Traceback (the most recent call last) :
The File "& lt; Stdin>" , the line 1, the in & lt; module>
The File "/usr/local/lib/python3.5/dist - packages/pyspark/SQL/readwriter py", line 476, in the CSV
Return the self. _df (self. _jreader. CSV (self. _spark. _sc. _jvm. PythonUtils. ToSeq (path)))
The File "/usr/local/lib/python3.5/dist - packages/py4j/java_gateway py", line 1257, in __call__
Answer, self gateway_client, self target_id, self. Name)
The File "/usr/local/lib/python3.5/dist - packages/pyspark/SQL/utils. Py", line 63, deco in
Return (f * a, * * kw)
The File "/usr/local/lib/python3.5/dist - packages/py4j/protocol. Py", line 328, in get_return_value
Format (target_id, ". ", name), value)
Py4j. Protocol. Py4JJavaError: An error occurred while calling o40. CSV.
: Java. IO. IOException: Incomplete HDFS URI, no host: HDFS:///agriculture/historyClimate/59855. CSV
At org, apache hadoop. HDFS. DistributedFileSystem. The initialize (DistributedFileSystem. Java: 143)
At org, apache hadoop. Fs. FileSystem. CreateFileSystem (2669) FileSystem. Java:
At org, apache hadoop. Fs. FileSystem. Access the $200 (94) FileSystem. Java:
At org, apache hadoop. Fs. $Cache FileSystem. GetInternal (2703) FileSystem. Java:
At org, apache hadoop. Fs. $Cache FileSystem. Get (2685) FileSystem. Java:
At org, apache hadoop. Fs. FileSystem. Get (373) FileSystem. Java:
At org, apache hadoop. Fs. Path. GetFileSystem (295) Path. Java:
At org. Apache. Spark. SQL. Execution. The datasources. The DataSource $$$$apache org anonfun $spark $$SQL execution $$DataSource datasources $$checkAndGlobPathIfNecessary $1. Apply (547) the DataSource. Scala:
At org. Apache. Spark. SQL. Execution. The datasources. The DataSource $$$$apache org anonfun $spark $$SQL execution $$DataSource datasources $$checkAndGlobPathIfNecessary $1. Apply (545) the DataSource. Scala:
At the scala. Collection. TraversableLike $$$flatMap anonfun $1. Apply (TraversableLike. Scala: 241)
At the scala. Collection. TraversableLike $$$flatMap anonfun $1. Apply (TraversableLike. Scala: 241)
At the scala. Collection. Immutable. List. Foreach (392) List. Scala:
At the scala. Collection. TraversableLike $class. FlatMap (TraversableLike. Scala: 241)
At the scala. Collection. Immutable. List. FlatMap (355) List. Scala:
At org.apache.spark.sql.execution.datasources.DataSource.org $$spark apache $$$$$$checkAndGlobPathIfNecessary DataSource datasources execution SQL (545) the DataSource. Scala:
At org. Apache. Spark. SQL. Execution. The datasources. The DataSource. ResolveRelation (359) the DataSource. Scala:
The at org. Apache. Spark. SQL. DataFrameReader. LoadV1Source (DataFrameReader. Scala: 223)

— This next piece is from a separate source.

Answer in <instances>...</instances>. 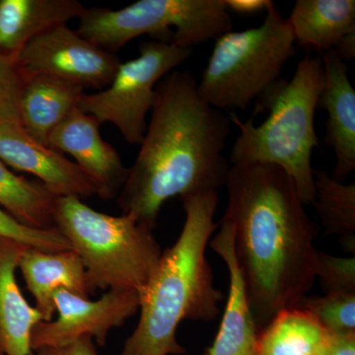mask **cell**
I'll return each mask as SVG.
<instances>
[{"mask_svg":"<svg viewBox=\"0 0 355 355\" xmlns=\"http://www.w3.org/2000/svg\"><path fill=\"white\" fill-rule=\"evenodd\" d=\"M225 187L221 221L232 226L236 261L260 331L312 291L319 225L306 212L293 180L277 166H231Z\"/></svg>","mask_w":355,"mask_h":355,"instance_id":"6da1fadb","label":"cell"},{"mask_svg":"<svg viewBox=\"0 0 355 355\" xmlns=\"http://www.w3.org/2000/svg\"><path fill=\"white\" fill-rule=\"evenodd\" d=\"M231 121L198 92L189 71L174 70L156 87L150 121L137 157L118 196L123 214L155 228L163 205L225 186L224 156Z\"/></svg>","mask_w":355,"mask_h":355,"instance_id":"7a4b0ae2","label":"cell"},{"mask_svg":"<svg viewBox=\"0 0 355 355\" xmlns=\"http://www.w3.org/2000/svg\"><path fill=\"white\" fill-rule=\"evenodd\" d=\"M186 219L181 234L161 256L157 270L140 294L139 321L119 355H183L177 331L183 321L212 322L223 295L214 287L207 259L218 191L181 198Z\"/></svg>","mask_w":355,"mask_h":355,"instance_id":"3957f363","label":"cell"},{"mask_svg":"<svg viewBox=\"0 0 355 355\" xmlns=\"http://www.w3.org/2000/svg\"><path fill=\"white\" fill-rule=\"evenodd\" d=\"M321 57L306 55L291 80L280 78L256 101L257 113L268 112L256 125L231 114L239 135L230 153L231 166L266 164L282 168L293 180L305 205L315 198L312 154L319 147L315 113L324 87Z\"/></svg>","mask_w":355,"mask_h":355,"instance_id":"277c9868","label":"cell"},{"mask_svg":"<svg viewBox=\"0 0 355 355\" xmlns=\"http://www.w3.org/2000/svg\"><path fill=\"white\" fill-rule=\"evenodd\" d=\"M53 221L83 261L93 291L140 296L148 286L163 253L154 229L130 214H102L76 197L55 198Z\"/></svg>","mask_w":355,"mask_h":355,"instance_id":"5b68a950","label":"cell"},{"mask_svg":"<svg viewBox=\"0 0 355 355\" xmlns=\"http://www.w3.org/2000/svg\"><path fill=\"white\" fill-rule=\"evenodd\" d=\"M216 40L198 92L221 112L249 108L282 78L284 65L297 53L291 26L270 0L260 26Z\"/></svg>","mask_w":355,"mask_h":355,"instance_id":"8992f818","label":"cell"},{"mask_svg":"<svg viewBox=\"0 0 355 355\" xmlns=\"http://www.w3.org/2000/svg\"><path fill=\"white\" fill-rule=\"evenodd\" d=\"M78 20L83 38L114 53L142 35L193 49L233 28L225 0H139L118 10L86 8Z\"/></svg>","mask_w":355,"mask_h":355,"instance_id":"52a82bcc","label":"cell"},{"mask_svg":"<svg viewBox=\"0 0 355 355\" xmlns=\"http://www.w3.org/2000/svg\"><path fill=\"white\" fill-rule=\"evenodd\" d=\"M193 49L162 41L146 42L139 55L121 62L113 80L106 88L84 93L78 109L100 123H110L132 144H141L147 128V114L155 102L158 83L184 64Z\"/></svg>","mask_w":355,"mask_h":355,"instance_id":"ba28073f","label":"cell"},{"mask_svg":"<svg viewBox=\"0 0 355 355\" xmlns=\"http://www.w3.org/2000/svg\"><path fill=\"white\" fill-rule=\"evenodd\" d=\"M22 76H49L87 87L106 88L121 64L116 53L64 25L29 42L14 58Z\"/></svg>","mask_w":355,"mask_h":355,"instance_id":"9c48e42d","label":"cell"},{"mask_svg":"<svg viewBox=\"0 0 355 355\" xmlns=\"http://www.w3.org/2000/svg\"><path fill=\"white\" fill-rule=\"evenodd\" d=\"M58 318L40 322L32 333L33 352L46 347H60L84 336L105 347L109 333L123 326L139 311L137 292L108 291L98 300H90L64 289L53 295Z\"/></svg>","mask_w":355,"mask_h":355,"instance_id":"30bf717a","label":"cell"},{"mask_svg":"<svg viewBox=\"0 0 355 355\" xmlns=\"http://www.w3.org/2000/svg\"><path fill=\"white\" fill-rule=\"evenodd\" d=\"M0 160L33 175L57 197L99 196L94 180L76 162L33 139L20 125H0Z\"/></svg>","mask_w":355,"mask_h":355,"instance_id":"8fae6325","label":"cell"},{"mask_svg":"<svg viewBox=\"0 0 355 355\" xmlns=\"http://www.w3.org/2000/svg\"><path fill=\"white\" fill-rule=\"evenodd\" d=\"M94 116L78 108L51 132L48 146L60 153H69L99 188V197L111 200L119 196L127 181L128 168L112 144L100 133Z\"/></svg>","mask_w":355,"mask_h":355,"instance_id":"7c38bea8","label":"cell"},{"mask_svg":"<svg viewBox=\"0 0 355 355\" xmlns=\"http://www.w3.org/2000/svg\"><path fill=\"white\" fill-rule=\"evenodd\" d=\"M319 55L324 80L318 108L328 114L324 142L335 153L331 178L343 183L355 170V90L347 76V62L334 51Z\"/></svg>","mask_w":355,"mask_h":355,"instance_id":"4fadbf2b","label":"cell"},{"mask_svg":"<svg viewBox=\"0 0 355 355\" xmlns=\"http://www.w3.org/2000/svg\"><path fill=\"white\" fill-rule=\"evenodd\" d=\"M233 239L232 226L229 222L221 221L218 233L210 242L211 249L227 266L229 292L218 333L205 355H257L259 330L236 261Z\"/></svg>","mask_w":355,"mask_h":355,"instance_id":"5bb4252c","label":"cell"},{"mask_svg":"<svg viewBox=\"0 0 355 355\" xmlns=\"http://www.w3.org/2000/svg\"><path fill=\"white\" fill-rule=\"evenodd\" d=\"M20 268L28 291L34 296L36 309L43 322H50L55 313L53 295L64 289L83 297L94 293L81 259L73 251L44 252L27 247L21 254Z\"/></svg>","mask_w":355,"mask_h":355,"instance_id":"9a60e30c","label":"cell"},{"mask_svg":"<svg viewBox=\"0 0 355 355\" xmlns=\"http://www.w3.org/2000/svg\"><path fill=\"white\" fill-rule=\"evenodd\" d=\"M20 243L0 239V352L4 355H33L35 327L43 322L38 310L27 302L16 282Z\"/></svg>","mask_w":355,"mask_h":355,"instance_id":"2e32d148","label":"cell"},{"mask_svg":"<svg viewBox=\"0 0 355 355\" xmlns=\"http://www.w3.org/2000/svg\"><path fill=\"white\" fill-rule=\"evenodd\" d=\"M85 10L77 0H0V53L15 58L32 40Z\"/></svg>","mask_w":355,"mask_h":355,"instance_id":"e0dca14e","label":"cell"},{"mask_svg":"<svg viewBox=\"0 0 355 355\" xmlns=\"http://www.w3.org/2000/svg\"><path fill=\"white\" fill-rule=\"evenodd\" d=\"M83 94L81 86L57 77H26L20 102L21 127L33 139L48 146L51 132L78 108Z\"/></svg>","mask_w":355,"mask_h":355,"instance_id":"ac0fdd59","label":"cell"},{"mask_svg":"<svg viewBox=\"0 0 355 355\" xmlns=\"http://www.w3.org/2000/svg\"><path fill=\"white\" fill-rule=\"evenodd\" d=\"M295 43L320 53L355 32L354 0H297L287 18Z\"/></svg>","mask_w":355,"mask_h":355,"instance_id":"d6986e66","label":"cell"},{"mask_svg":"<svg viewBox=\"0 0 355 355\" xmlns=\"http://www.w3.org/2000/svg\"><path fill=\"white\" fill-rule=\"evenodd\" d=\"M313 205L328 236L338 238L343 251L355 254V184L336 181L323 170H314Z\"/></svg>","mask_w":355,"mask_h":355,"instance_id":"ffe728a7","label":"cell"},{"mask_svg":"<svg viewBox=\"0 0 355 355\" xmlns=\"http://www.w3.org/2000/svg\"><path fill=\"white\" fill-rule=\"evenodd\" d=\"M53 195L38 180L18 176L0 160V207L33 228H55Z\"/></svg>","mask_w":355,"mask_h":355,"instance_id":"44dd1931","label":"cell"},{"mask_svg":"<svg viewBox=\"0 0 355 355\" xmlns=\"http://www.w3.org/2000/svg\"><path fill=\"white\" fill-rule=\"evenodd\" d=\"M296 308L309 312L331 335L355 333L354 294H324L322 297L307 295Z\"/></svg>","mask_w":355,"mask_h":355,"instance_id":"7402d4cb","label":"cell"},{"mask_svg":"<svg viewBox=\"0 0 355 355\" xmlns=\"http://www.w3.org/2000/svg\"><path fill=\"white\" fill-rule=\"evenodd\" d=\"M0 239L20 243L44 252L71 250L70 244L57 228L38 229L25 225L0 207Z\"/></svg>","mask_w":355,"mask_h":355,"instance_id":"603a6c76","label":"cell"},{"mask_svg":"<svg viewBox=\"0 0 355 355\" xmlns=\"http://www.w3.org/2000/svg\"><path fill=\"white\" fill-rule=\"evenodd\" d=\"M24 77L15 60L0 53V125H20V102Z\"/></svg>","mask_w":355,"mask_h":355,"instance_id":"cb8c5ba5","label":"cell"},{"mask_svg":"<svg viewBox=\"0 0 355 355\" xmlns=\"http://www.w3.org/2000/svg\"><path fill=\"white\" fill-rule=\"evenodd\" d=\"M317 279L326 294H355V256H331L318 251Z\"/></svg>","mask_w":355,"mask_h":355,"instance_id":"d4e9b609","label":"cell"},{"mask_svg":"<svg viewBox=\"0 0 355 355\" xmlns=\"http://www.w3.org/2000/svg\"><path fill=\"white\" fill-rule=\"evenodd\" d=\"M33 355H98L94 340L89 336L60 347H46L36 350Z\"/></svg>","mask_w":355,"mask_h":355,"instance_id":"484cf974","label":"cell"},{"mask_svg":"<svg viewBox=\"0 0 355 355\" xmlns=\"http://www.w3.org/2000/svg\"><path fill=\"white\" fill-rule=\"evenodd\" d=\"M270 0H225L228 10L240 14H253L266 10Z\"/></svg>","mask_w":355,"mask_h":355,"instance_id":"4316f807","label":"cell"},{"mask_svg":"<svg viewBox=\"0 0 355 355\" xmlns=\"http://www.w3.org/2000/svg\"><path fill=\"white\" fill-rule=\"evenodd\" d=\"M328 355H355V333L333 336Z\"/></svg>","mask_w":355,"mask_h":355,"instance_id":"83f0119b","label":"cell"},{"mask_svg":"<svg viewBox=\"0 0 355 355\" xmlns=\"http://www.w3.org/2000/svg\"><path fill=\"white\" fill-rule=\"evenodd\" d=\"M334 53L338 58H342L343 62L354 60L355 58V32L347 35L334 50Z\"/></svg>","mask_w":355,"mask_h":355,"instance_id":"f1b7e54d","label":"cell"},{"mask_svg":"<svg viewBox=\"0 0 355 355\" xmlns=\"http://www.w3.org/2000/svg\"><path fill=\"white\" fill-rule=\"evenodd\" d=\"M0 355H4V354H2L1 352H0Z\"/></svg>","mask_w":355,"mask_h":355,"instance_id":"f546056e","label":"cell"}]
</instances>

At org. Apache. Spark. SQL. DataFrameReader. Load (211). DataFrameReader scala:
The at org. Apache. Spark. SQL. DataFrameReader. CSV (DataFrameReader. Scala: 618)
At sun. Reflect. NativeMethodAccessorImpl. Invoke0 (Native Method)
At sun. Reflect. NativeMethodAccessorImpl. Invoke (NativeMethodAccessorImpl. Java: 62)
At sun. Reflect. DelegatingMethodAccessorImpl. Invoke (43) DelegatingMethodAccessorImpl. Java:
The at Java. Lang. Reflect. Method. Invoke (498) Method. The Java:
The at py4j. Reflection. MethodInvoker. Invoke (MethodInvoker. Java: 244)
The at py4j. Reflection. ReflectionEngine. Invoke (ReflectionEngine. Java: 357)
At py4j. Gateway. Invoke (282) Gateway. Java:
At py4j.com mands. AbstractCommand. InvokeMethod (AbstractCommand. Java: 132)
At py4j.com mands. CallCommand. Execute (CallCommand. Java: 79)
The at py4j. GatewayConnection. Run (GatewayConnection. Java: 238)
at java.lang.Thread.run(Thread.java:748)

CodePudding user response:

This problem is solved, when to csv_path assignment, along with the IP and port number, such as: csv_path='HDFS://X.X.X.X: 8020/a/b/Arthur c. sv'. Thank you!